Closure of central subgroup is a central subgroup of closure Consider $G$ a linear algebraic group and $A\leq B\leq G$ two subgroups with no topological structure. Suppose $A$ is central in $B$, that is $A\leq Z(B)$, we want to show that $\overline{A}\leq Z(\overline{B})$.
I was thinking about using some map $\phi_b:G\to G$ defined by $\phi_b(g)=gb-bg$ and use some kind of properties closure under continuous maps but I can't quite get it.
Any ideas ?
 A: All $T_0$ topological groups are Hausdorff. And, in all Hausdorff topological groups, it is true that $A \leq Z(B)$ implies $\overline{A} \leq Z(\overline{B})$.
By your definition, all algebraic groups are $T_0$ (the Zariski topology on a quasi-affine variety always is), but only finite algebraic groups will be Hausdorff. So, most of the algebraic groups you want to consider will not be topological groups.
However, your algebraic groups are group objects in the category of quasi-affine varieties over $\mathbb{C}$. So, we can try to translate the argument for topological groups to the category of quasi-affine varieties, and this works!

Let $G$ be a closed subgroup of $\operatorname{GL}_n(\mathbb{C})$. The map $c = (x,y) \mapsto xyx^{-1}y^{-1} : \operatorname{GL}_n(\mathbb{C}) \times \operatorname{GL}_n(\mathbb{C}) \to \operatorname{GL}_n(\mathbb{C})$ is continuous, where $\operatorname{GL}_n(\mathbb{C}) \times \operatorname{GL}_n(\mathbb{C})$ is the product variety.

Source data>
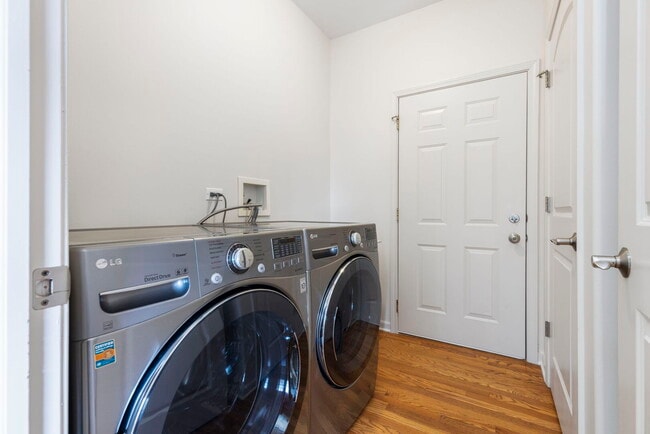 Building Photo - 1569 Colleen Ln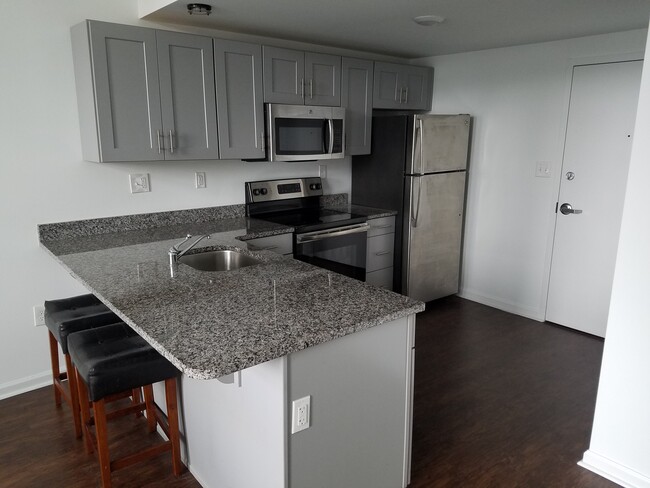 Building Photo - 2231 Bryn Mawr Ave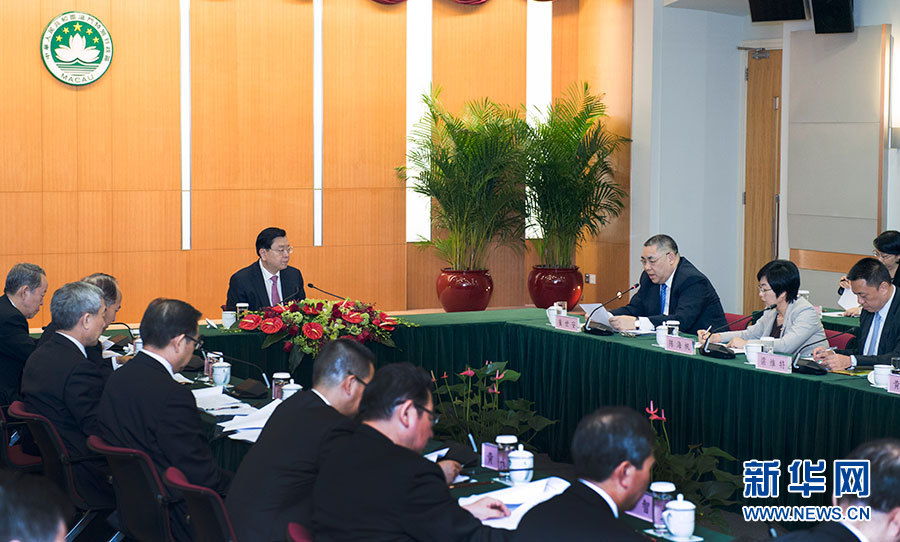 5月8日至10日，中共中央政治局常委、全國人大常委會委員長張德江視察澳門特別行政區(qū)。這是5月8日，張德江聽取澳門特別行政區(qū)政府工作匯報。新華社記者 李學(xué)仁 攝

Task to complete> Output everything in the closure thread from "However, your algebraic" down to "the product variety.". Work only from the closure thread, not from the listing.

Task response>
However, your algebraic groups are group objects in the category of quasi-affine varieties over $\mathbb{C}$. So, we can try to translate the argument for topological groups to the category of quasi-affine varieties, and this works!

Let $G$ be a closed subgroup of $\operatorname{GL}_n(\mathbb{C})$. The map $c = (x,y) \mapsto xyx^{-1}y^{-1} : \operatorname{GL}_n(\mathbb{C}) \times \operatorname{GL}_n(\mathbb{C}) \to \operatorname{GL}_n(\mathbb{C})$ is continuous, where $\operatorname{GL}_n(\mathbb{C}) \times \operatorname{GL}_n(\mathbb{C})$ is the product variety.